_Short exercise_
Can you quote, word for word, the items from the line that contains "Present in the" through the end of the items, including both ends?
====== Data for this task ======
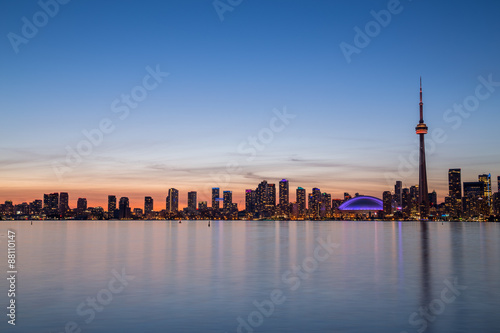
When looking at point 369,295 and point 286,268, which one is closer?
point 369,295

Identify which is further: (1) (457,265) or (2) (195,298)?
(1) (457,265)

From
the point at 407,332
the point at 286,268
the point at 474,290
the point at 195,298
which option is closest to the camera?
the point at 407,332

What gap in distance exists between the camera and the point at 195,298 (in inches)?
1239

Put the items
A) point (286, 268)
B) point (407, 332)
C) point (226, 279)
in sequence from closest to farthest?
point (407, 332)
point (226, 279)
point (286, 268)

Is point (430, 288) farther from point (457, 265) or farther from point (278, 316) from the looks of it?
point (457, 265)

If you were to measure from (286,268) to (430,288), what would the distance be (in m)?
16.3

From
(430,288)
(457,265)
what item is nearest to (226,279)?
(430,288)

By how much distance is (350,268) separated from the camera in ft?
164

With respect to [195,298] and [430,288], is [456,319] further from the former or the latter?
[195,298]

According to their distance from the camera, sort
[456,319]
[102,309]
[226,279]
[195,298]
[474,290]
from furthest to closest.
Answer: [226,279], [474,290], [195,298], [102,309], [456,319]

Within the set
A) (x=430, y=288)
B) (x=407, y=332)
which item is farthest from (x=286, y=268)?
(x=407, y=332)

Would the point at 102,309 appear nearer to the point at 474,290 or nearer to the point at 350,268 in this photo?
the point at 474,290

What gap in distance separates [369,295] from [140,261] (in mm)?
31512

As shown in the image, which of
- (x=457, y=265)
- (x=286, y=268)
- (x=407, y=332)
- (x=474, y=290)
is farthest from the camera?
(x=457, y=265)
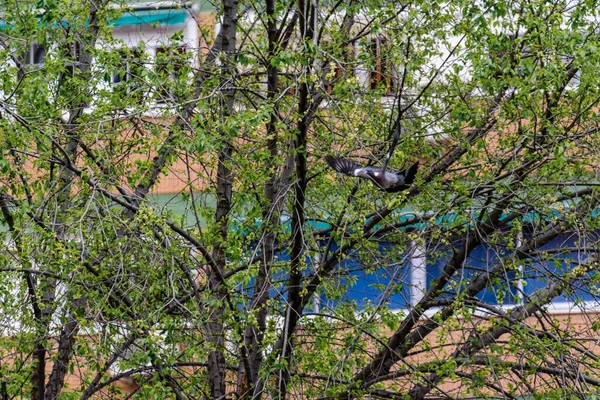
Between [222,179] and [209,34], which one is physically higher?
[209,34]

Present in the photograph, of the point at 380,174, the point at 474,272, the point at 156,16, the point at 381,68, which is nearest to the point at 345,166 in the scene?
the point at 380,174

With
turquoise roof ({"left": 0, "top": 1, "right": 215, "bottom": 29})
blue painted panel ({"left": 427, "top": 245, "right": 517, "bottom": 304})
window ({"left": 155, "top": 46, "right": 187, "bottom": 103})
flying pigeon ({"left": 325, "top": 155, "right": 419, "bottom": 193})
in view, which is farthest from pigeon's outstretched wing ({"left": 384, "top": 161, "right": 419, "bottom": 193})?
turquoise roof ({"left": 0, "top": 1, "right": 215, "bottom": 29})

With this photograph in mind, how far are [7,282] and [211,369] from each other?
1.83 m

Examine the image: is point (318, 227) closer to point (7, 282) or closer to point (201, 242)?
point (201, 242)

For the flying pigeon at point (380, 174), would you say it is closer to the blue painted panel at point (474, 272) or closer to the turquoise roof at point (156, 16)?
the blue painted panel at point (474, 272)

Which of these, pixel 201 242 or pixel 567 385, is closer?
pixel 567 385

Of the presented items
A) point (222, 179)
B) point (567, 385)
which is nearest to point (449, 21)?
point (222, 179)

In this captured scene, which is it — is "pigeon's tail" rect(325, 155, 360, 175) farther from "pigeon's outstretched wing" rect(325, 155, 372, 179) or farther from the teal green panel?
======
_Exercise output_
Present in the photograph, of the point at 380,174, the point at 474,272, the point at 156,16, the point at 381,68, which is nearest to the point at 345,166 in the scene?
the point at 380,174

With
turquoise roof ({"left": 0, "top": 1, "right": 215, "bottom": 29})
blue painted panel ({"left": 427, "top": 245, "right": 517, "bottom": 304})
window ({"left": 155, "top": 46, "right": 187, "bottom": 103})
flying pigeon ({"left": 325, "top": 155, "right": 419, "bottom": 193})
in view, which is farthest from pigeon's outstretched wing ({"left": 384, "top": 161, "right": 419, "bottom": 193})?
turquoise roof ({"left": 0, "top": 1, "right": 215, "bottom": 29})

With this photograph in mind, how far are [7,282] and [211,369] from each other?
1.83 m

Examine the image: is point (318, 227) closer to point (7, 282) or closer to point (201, 242)?
point (201, 242)

For the flying pigeon at point (380, 174), would you say it is closer to the blue painted panel at point (474, 272) or closer to the turquoise roof at point (156, 16)?
the blue painted panel at point (474, 272)

Which of these, pixel 201 242 or pixel 567 385, is closer?
pixel 567 385

Of the presented items
A) point (222, 179)
B) point (567, 385)
which is nearest to point (449, 21)?
point (222, 179)

In this captured scene, which is it — is "pigeon's tail" rect(325, 155, 360, 175) farther from "pigeon's outstretched wing" rect(325, 155, 372, 179) or farther from the teal green panel?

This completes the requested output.